This function takes a linear model and selects the subset of predictor variables that meet a user-specific collinearity threshold measured by the (generalized) variance-inflation factor (VIF).
stepVIF(model, threshold = 10, verbose = FALSE)Linear model (object of class 'lm') containing collinear predictor variables.
Positive number defining the maximum allowed VIF. Defaults to threshold = 10.
Logical indicating if iteration results should be printed. Defaults to verbose = FALSE.
A linear model (object of class ‘lm’) with low collinearity.
stepVIF starts computing the VIF of all predictor variables in the linear model. If the linear model
contains categorical predictor variables, generalized variance-inflation factors, GVIF, (Fox and Monette,
1992) are calculated instead using vif. GVIF is interpretable as the inflation in size
of the confidence ellipse or ellipsoid for the coefficients of the predictor variable in comparison with
what would be obtained for orthogonal, uncorrelated data. Since categorical predictors have more than one
degree of freedom (df), the confidence ellipsoid will have df dimensions, and GVIF will need to be
adjusted so that it can be comparable across predictor variables. The adjustment is made using the
following equation:
\(GVIF^{1/(2\times df)}\)
The next step consists of evaluating if any of the predictor variables has a (G)VIF larger than the
specified threshold, the function default being threshold = 10. For, GVIF^(1/(2*df)), the threshold will
be sqrt(threshold).
If there is only one predictor variable that does not meet the VIF threshold, it is automatically removed
from the model and no further processing occurs. When there are two or more predictor variables that do not
meet the (G)VIF threshold, stepVIF fits a linear model between each of them and the dependent variable.

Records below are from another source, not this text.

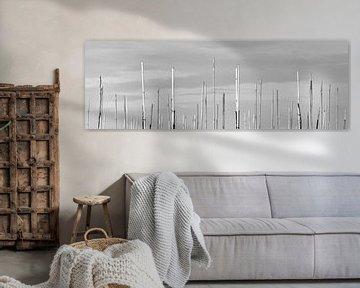 Bamboe staken van Bas van Rooij
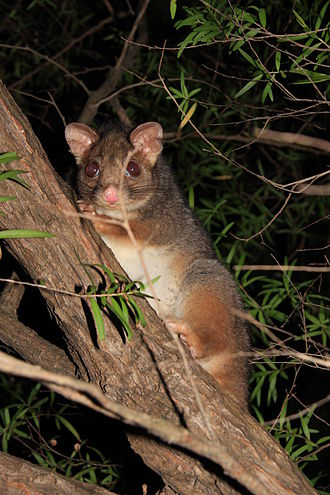Phalangeriformes - Ringtail possum in an urban area at night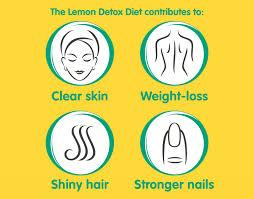 the lemon detox the lemon detox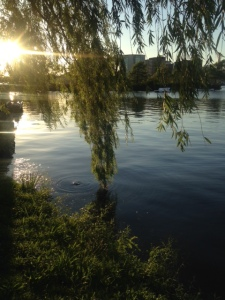 Weeping Willow dips its toes into the Charles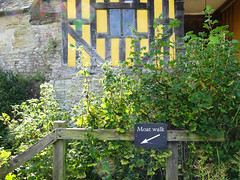 Bushes outside Stokesay Castle gatehouse (Dunnock_D) Tags: uk unitedkingdom britain england shropshire stokesay castle gatehouse moat arrow sign bush
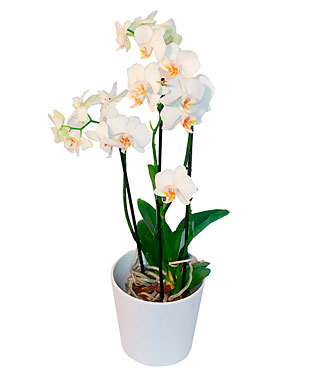 Orchid Plant + a Protective Pot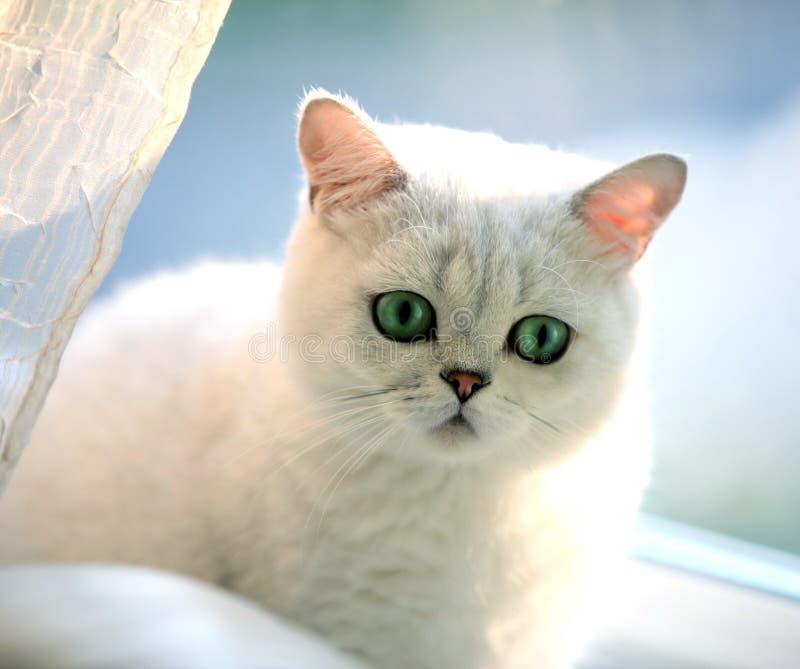 Katt brittiskt som är gullig, shorthair, hår, grå färg, ögon, grå färger, päls, barn, lyckligt, roligt, älsklings-, djurt, fullbl royaltyfri fotografi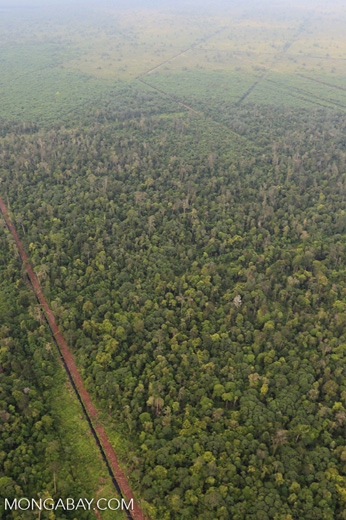Drainage canal in Riau's peat forest [riau_1206]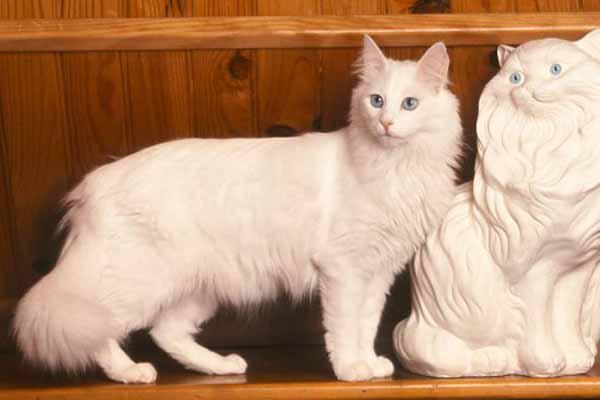 Kucing Turkish Anggora (Kucing Ankara)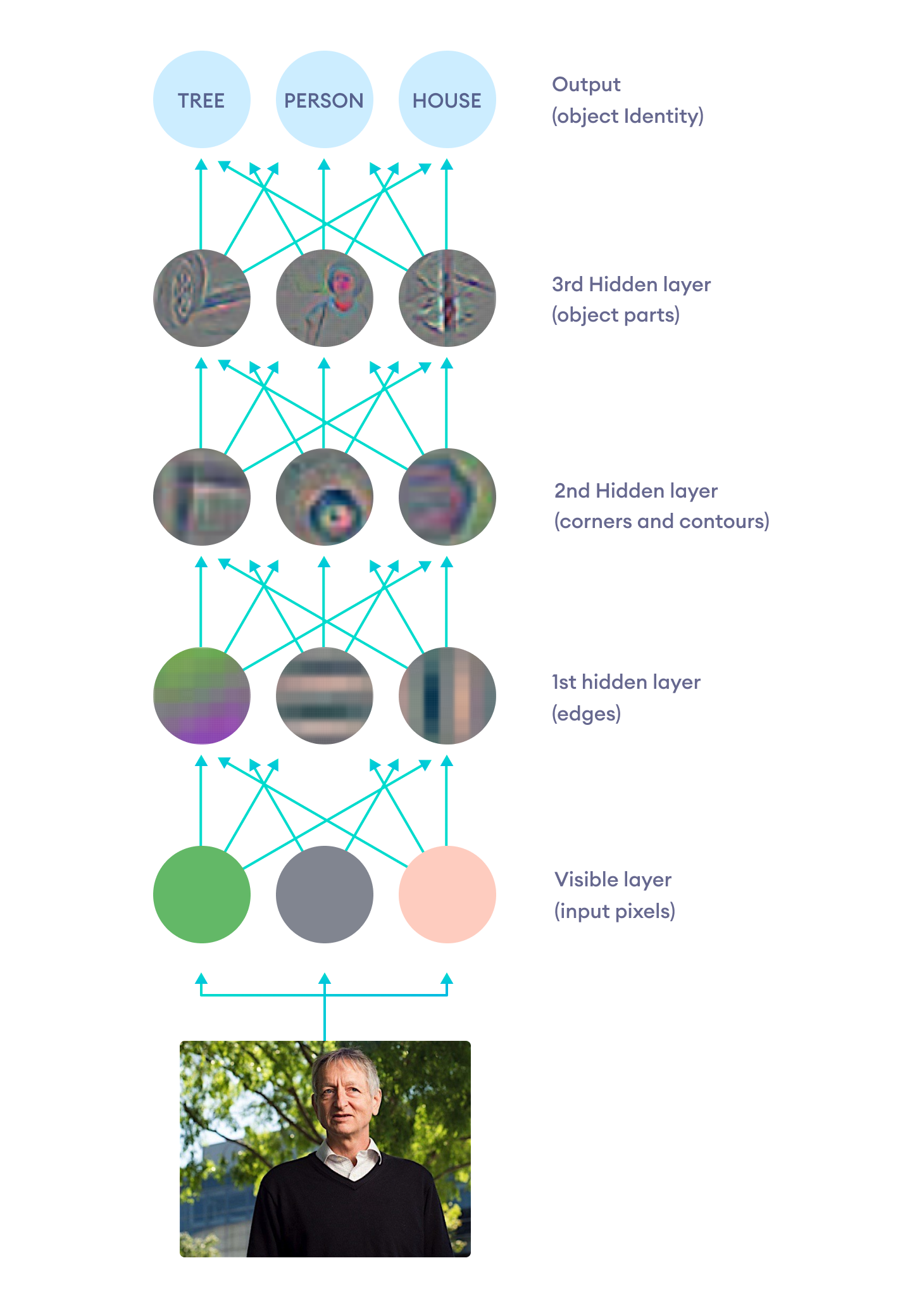 Illustration of how deep neural networks build complex representations from simpler ones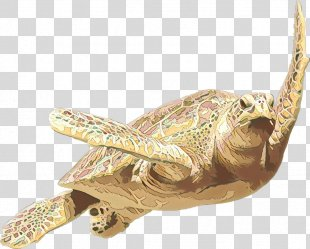 Sea Turtle Background - Sea Turtle Pond Turtle PNG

The predictor variable with the lowest adjusted coefficient of determination is dropped from the model and
new coefficients are calculated, resulting in a new linear model.
This process lasts until all predictor variables included in the new model meet the (G)VIF threshold.
Nothing is done if all predictor variables have a (G)VIF value lower that the threshold, and stepVIF returns
the original linear model.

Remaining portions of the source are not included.